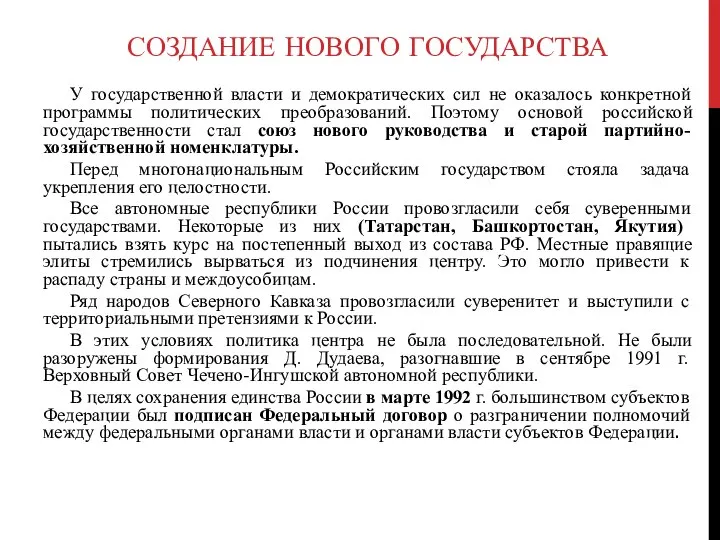 СОЗДАНИЕ НОВОГО ГОСУДАРСТВА

У государственной власти и демократических сил не оказалось конкретной программы политических преобразований. Поэтому основой российской государственности стал союз нового руководства и старой партийно-хозяйственной номенклатуры.

Перед многонациональным Российским государством стояла задача укрепления его целостности.

Все автономные республики России провозгласили себя суверенными государствами. Некоторые из них (Татарстан, Башкортостан, Якутия) пытались взять курс на постепенный выход из состава РФ. Местные правящие элиты стремились вырваться из подчинения центру. Это могло привести к распаду страны и междоусобицам.

Ряд народов Северного Кавказа провозгласили суверенитет и выступили с территориальными претензиями к России.

В этих условиях политика центра не была последовательной. Не были разоружены формирования Д. Дудаева, разогнавшие в сентябре 1991 г. Верховный Совет Чечено-Ингушской автономной республики.

В целях сохранения единства России в марте 1992 г. большинством субъектов Федерации был подписан Федеральный договор о разграничении полномочий между федеральными органами власти и органами власти субъектов Федерации.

**Task description:**
Starting with the line that has "Ряд народов Северного", print each remaining line of the listing exactly.

**Answer for the task:**
Ряд народов Северного Кавказа провозгласили суверенитет и выступили с территориальными претензиями к России.

В этих условиях политика центра не была последовательной. Не были разоружены формирования Д. Дудаева, разогнавшие в сентябре 1991 г. Верховный Совет Чечено-Ингушской автономной республики.

В целях сохранения единства России в марте 1992 г. большинством субъектов Федерации был подписан Федеральный договор о разграничении полномочий между федеральными органами власти и органами власти субъектов Федерации.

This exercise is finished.